Dead trees don't go to heaven

Standing trees after a fire with Mount Hood in the background

by Doug Heiken

When a wildfire burns a forest it emits CO2. The chemical formula for combustion of cellulose proves it. However, the carbon emissions from fire are less worrisome than you might think.

Wildfire has some effects that parallel the effects of logging but there are many differences. Logging and wildfire both kill trees, which stops photosynthesis and initiates decay. However, logging removes the tree trunks which are the largest storehouses of carbon in the forest, accelerating the transfer of carbon from the forest to the atmosphere. Wildfire, on the other hand, burns the small needles and branches, but leaves the big tree trunks behind where they continue to store carbon for many decades as the surrounding forest grows and recovers. As Oregon State University’s Dr. Olga Krankina likes to say, “dead trees do not go to heaven.” 

It is also important to understand that fire is part of the natural cycle of carbon in the forest. When wildfire burns one patch of forest (and emits some carbon), many other patches of forest are left to grow and thrive (and remove carbon from the atmosphere). In a natural forest ecosystem, the carbon captured in the patches of growing forest more than makes up for the carbon emitted in the burned patches. This is precisely why the moist old-growth forests of the Pacific Northwest are one of the most significant global storehouses of carbon. There is simply more forest growth than forest death. And this remained true until the timber industry showed up, began liquidating our old-growth, and our forests switched from being a net carbon sink to a net carbon source. 

In fact, in the century preceding 1990, old-growth forest clearcutting in the Northwest resulted in carbon emissions from land-use that were 100 times greater than the global average! The lesson is that carbon uptake from forest growth can keep up with carbon emissions from wildfire, but forest growth cannot keep up with the combined carbon removal by wildfire plus high rates of logging. Keep in mind that wildfire is a natural process, and largely unavoidable, while logging public lands is a policy choice.
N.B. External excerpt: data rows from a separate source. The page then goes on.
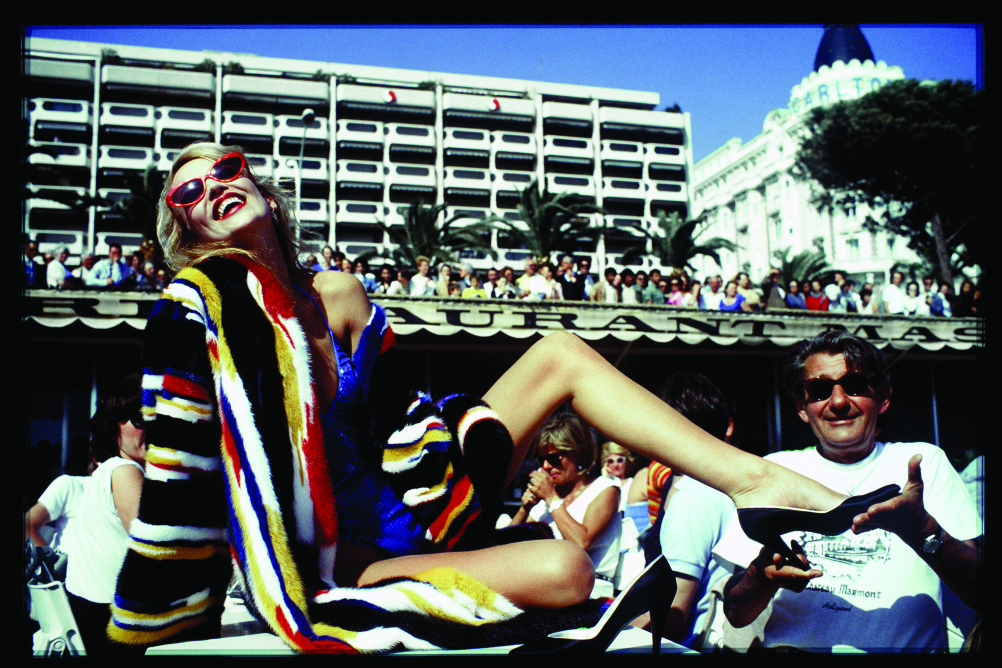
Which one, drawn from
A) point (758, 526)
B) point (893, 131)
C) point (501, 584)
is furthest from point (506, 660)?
point (893, 131)

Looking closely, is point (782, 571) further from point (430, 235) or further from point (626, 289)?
point (430, 235)

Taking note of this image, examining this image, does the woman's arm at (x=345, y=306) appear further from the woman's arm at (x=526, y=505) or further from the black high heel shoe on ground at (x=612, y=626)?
the woman's arm at (x=526, y=505)

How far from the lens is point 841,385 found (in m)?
2.21

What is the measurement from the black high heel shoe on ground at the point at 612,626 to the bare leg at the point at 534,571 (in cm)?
7

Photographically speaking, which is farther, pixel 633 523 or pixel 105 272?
pixel 105 272

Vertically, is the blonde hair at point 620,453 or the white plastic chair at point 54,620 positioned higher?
the blonde hair at point 620,453

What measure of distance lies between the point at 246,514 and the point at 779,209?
2146 inches

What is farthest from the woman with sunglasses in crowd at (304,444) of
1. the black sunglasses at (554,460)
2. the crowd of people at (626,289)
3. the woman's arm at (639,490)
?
the crowd of people at (626,289)

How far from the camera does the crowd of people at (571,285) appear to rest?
9789 mm

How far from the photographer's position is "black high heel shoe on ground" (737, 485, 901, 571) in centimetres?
166

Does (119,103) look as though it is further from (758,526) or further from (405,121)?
(758,526)

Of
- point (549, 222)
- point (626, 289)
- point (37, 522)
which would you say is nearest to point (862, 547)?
point (37, 522)

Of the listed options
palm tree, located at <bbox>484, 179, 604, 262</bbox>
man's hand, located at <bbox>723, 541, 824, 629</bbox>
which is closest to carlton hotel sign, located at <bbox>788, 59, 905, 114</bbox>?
palm tree, located at <bbox>484, 179, 604, 262</bbox>

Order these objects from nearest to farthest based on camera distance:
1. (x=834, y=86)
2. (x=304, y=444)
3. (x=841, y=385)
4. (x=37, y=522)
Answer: (x=304, y=444)
(x=841, y=385)
(x=37, y=522)
(x=834, y=86)
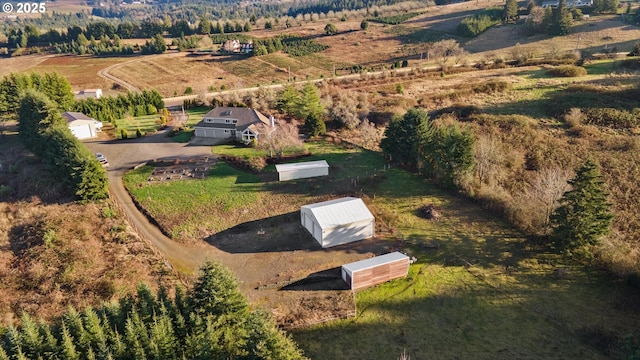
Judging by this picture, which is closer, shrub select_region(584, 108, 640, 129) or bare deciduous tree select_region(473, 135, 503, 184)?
bare deciduous tree select_region(473, 135, 503, 184)

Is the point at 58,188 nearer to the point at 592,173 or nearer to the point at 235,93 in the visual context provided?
the point at 235,93

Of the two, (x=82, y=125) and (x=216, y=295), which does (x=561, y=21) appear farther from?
(x=216, y=295)

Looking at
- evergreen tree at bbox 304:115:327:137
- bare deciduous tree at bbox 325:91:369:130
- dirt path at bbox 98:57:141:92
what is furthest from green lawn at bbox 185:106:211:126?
dirt path at bbox 98:57:141:92

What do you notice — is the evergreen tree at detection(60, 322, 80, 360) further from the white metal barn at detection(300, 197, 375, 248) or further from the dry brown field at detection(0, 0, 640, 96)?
the dry brown field at detection(0, 0, 640, 96)

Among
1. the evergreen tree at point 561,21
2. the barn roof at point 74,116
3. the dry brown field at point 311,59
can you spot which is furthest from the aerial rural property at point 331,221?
the evergreen tree at point 561,21

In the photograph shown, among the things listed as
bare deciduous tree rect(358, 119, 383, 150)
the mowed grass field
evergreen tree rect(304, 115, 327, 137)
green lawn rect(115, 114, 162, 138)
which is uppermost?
green lawn rect(115, 114, 162, 138)

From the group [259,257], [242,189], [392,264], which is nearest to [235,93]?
[242,189]

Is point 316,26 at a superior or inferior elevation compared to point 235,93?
superior

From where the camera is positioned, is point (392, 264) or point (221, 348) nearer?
point (221, 348)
Thankfully, the spotted owl injunctions of the 1990s and the eventual adoption of the Northwest Forest Plan slowed logging to a point that forest growth and carbon uptake now does keep up with forest death and carbon emissions from fire and logging. Consequently, our forests switched again, from carbon source to carbon sink. This is great news, but it raises a couple of important issues. 

First, we must constantly battle to limit logging so it does not sacrifice the gains from forest growth. There is tremendous political pressure and institutional inertia, from the timber industry, the Forest Service and Bureau of Land Management, county government, and some in Congress, constantly pushing for more logging. 

Second, while our public forests currently do provide net carbon benefits, those benefits are less than they could be because of unnecessary and destructive logging. We can do better. And since Oregon’s forests have such potential for greater carbon storage, we have a moral duty to keep advocating to “let our forests grow.”

And finally, don’t let anyone tell you we should be logging to reduce fire and carbon emissions from fire, because the carbon emissions from logging are far worse. No one can predict where or when fire will occur, so there is little chance that fuel reduction actually interacts with wildfire, so most of that logging (and carbon emissions from logging) is for naught.